### Work instructions
Find the line below with "ceramiczne figurki słoniki szczęścia" and the line with "Buy John Lewis". Output exactly those lines and everything between them, leaving out the pictures.

### Provided entries
=== Begin Enclosure ===

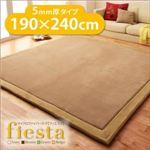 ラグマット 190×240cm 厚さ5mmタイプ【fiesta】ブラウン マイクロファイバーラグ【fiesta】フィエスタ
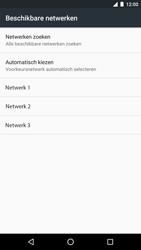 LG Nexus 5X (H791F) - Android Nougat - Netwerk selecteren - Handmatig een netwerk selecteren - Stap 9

=== End Enclosure ===
=== Begin Enclosure ===

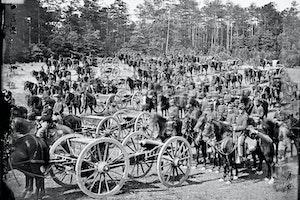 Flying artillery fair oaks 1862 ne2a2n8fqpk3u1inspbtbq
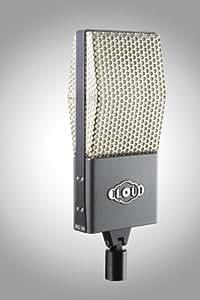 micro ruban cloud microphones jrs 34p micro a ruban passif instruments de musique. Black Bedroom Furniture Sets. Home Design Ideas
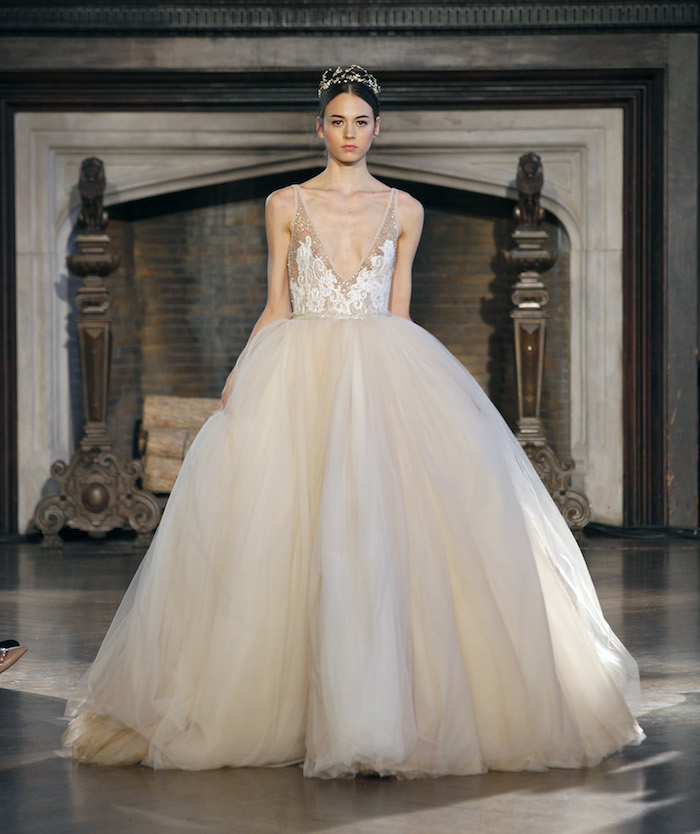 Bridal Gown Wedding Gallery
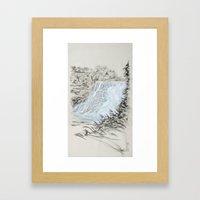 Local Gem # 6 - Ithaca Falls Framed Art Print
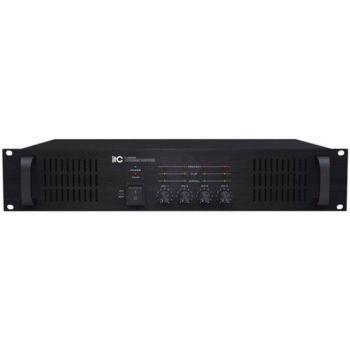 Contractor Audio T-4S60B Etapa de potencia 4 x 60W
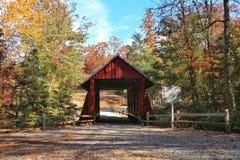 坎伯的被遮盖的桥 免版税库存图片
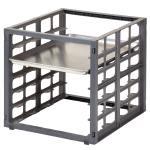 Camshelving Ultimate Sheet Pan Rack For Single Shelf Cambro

=== End Enclosure ===
=== Begin Enclosure ===

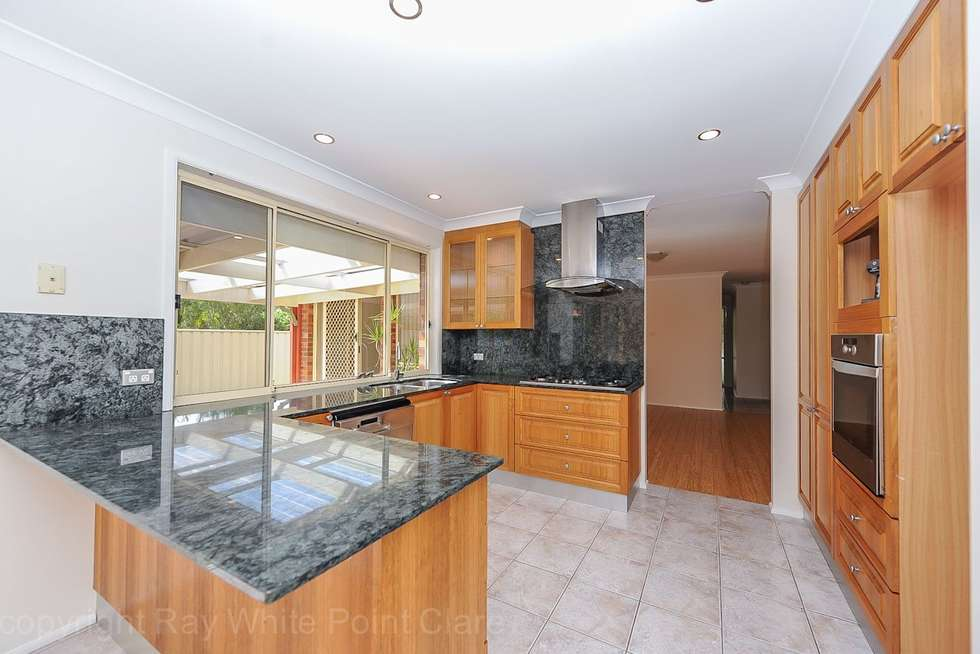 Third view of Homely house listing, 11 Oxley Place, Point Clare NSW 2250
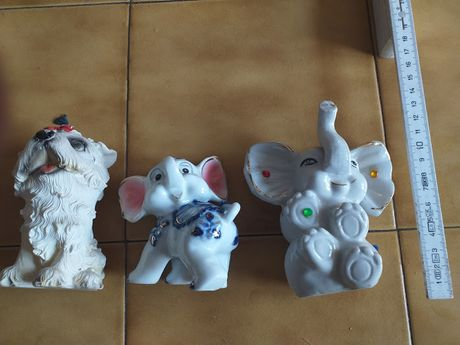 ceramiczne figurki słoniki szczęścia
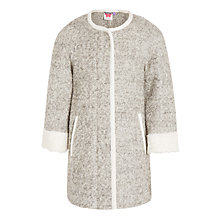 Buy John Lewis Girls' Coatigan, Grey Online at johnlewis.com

=== End Enclosure ===

### Answer for the task
 ceramiczne figurki słoniki szczęścia
 Buy John Lewis Girls' Coatigan, Grey Online at johnlewis.com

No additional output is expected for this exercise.